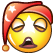 File:Slept like a Star smiley.png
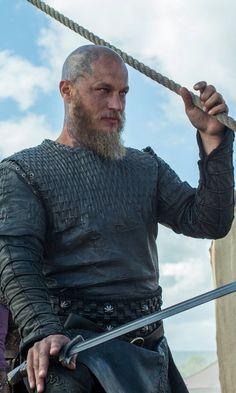 If you're an avid Game of Thrones fan, you'll love Vikings. Vikings Tv Series, Vikings Tv Show, Vikings Actors, Ragnar Lothbrok Vikings, Lagertha, Vikings Rollo, History Channel, Tolkien, Ivar Vikings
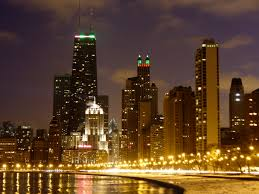 25 reasons why chicago is the best city in america for young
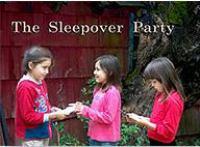 The Sleepover Party
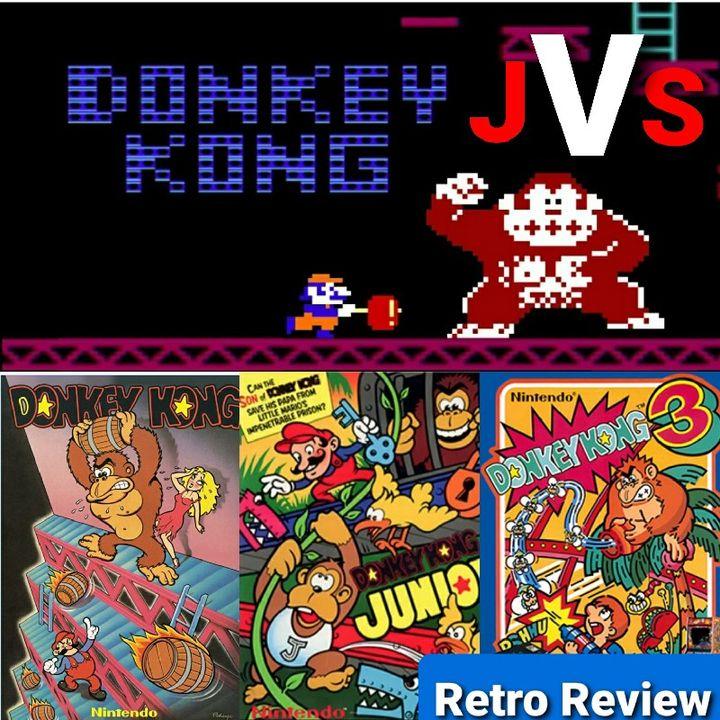 Episode 117 - Donkey Kong Arcade Games Retro Review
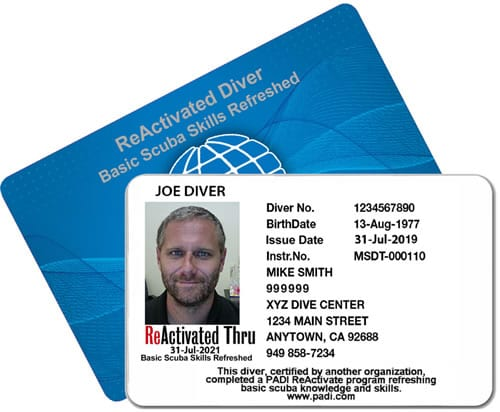 PADI ReActivate Example Card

§ **TASK TO COMPLETE**
If a record contains a picture, leave the picture out; repeat the record itself exactly.

§ **ANSWER AREA**
 File:Slept like a Star smiley.png
 If you're an avid Game of Thrones fan, you'll love Vikings. Vikings Tv Series, Vikings Tv Show, Vikings Actors, Ragnar Lothbrok Vikings, Lagertha, Vikings Rollo, History Channel, Tolkien, Ivar Vikings
 25 reasons why chicago is the best city in america for young
 The Sleepover Party
 Episode 117 - Donkey Kong Arcade Games Retro Review
 PADI ReActivate Example Card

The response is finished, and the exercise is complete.